### Task statement
Translate this sentence from the maritime dataset passage into Spanish: "Existing datasets have endeavored to mitigate related issues, but their data diversity remains limited."

The quality of the dataset directly affects the performance of deep learning algorithms, and maritime data collection is constrained by many factors. Existing datasets have endeavored to mitigate related issues, but their data diversity remains limited. Therefore, in our dataset, we emphasize the following three aspects:
  • First-person perspective acquisition: Our dataset captures video from the ship’s bridge or bow to obtain first-person perspective images of ships. Unlike land-based or satellite imaging (as in SeaShips, SMD), shipborne first-person perspective collection is more aligned with the navigator’s visual perception, with stronger view-dependent relevance and realism. This provides training samples that are closer to real conditions for developing autonomous ship vision systems.
  • All-weather, all-hour collection: Data collection spans daytime, dusk, and night, with different weather conditions including clear, overcast, and haze, and it covers complex navigation environments. This provides a rich training basis for target detection under adverse conditions such as night navigation and fog navigation, enhancing model generalization under extreme conditions. It also fills the gap left by existing public datasets, which are mostly concentrated in daytime and calm seas, and significantly improves model robustness in real sea conditions.
  • Multimodal data collection: We simultaneously collected infrared images corresponding to the same times, providing a training data foundation for vision-based unmanned surface vessel (USV) systems. This further builds a multimodal perception capability and provides usable data standards for algorithm development, engineering practice, and industrial applications in intelligent shipborne systems.

### Dataset
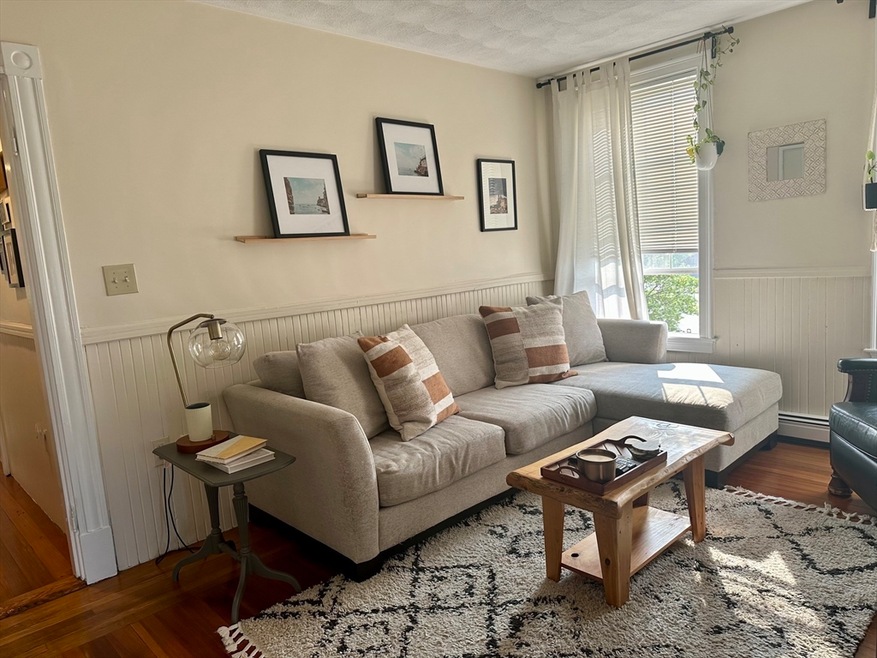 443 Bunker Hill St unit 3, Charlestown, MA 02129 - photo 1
---
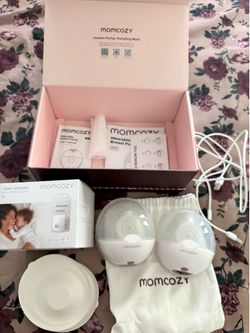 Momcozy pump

### Exercise answer
Los conjuntos de datos existentes se han esforzado por mitigar los problemas relacionados, pero su diversidad de datos sigue siendo limitada.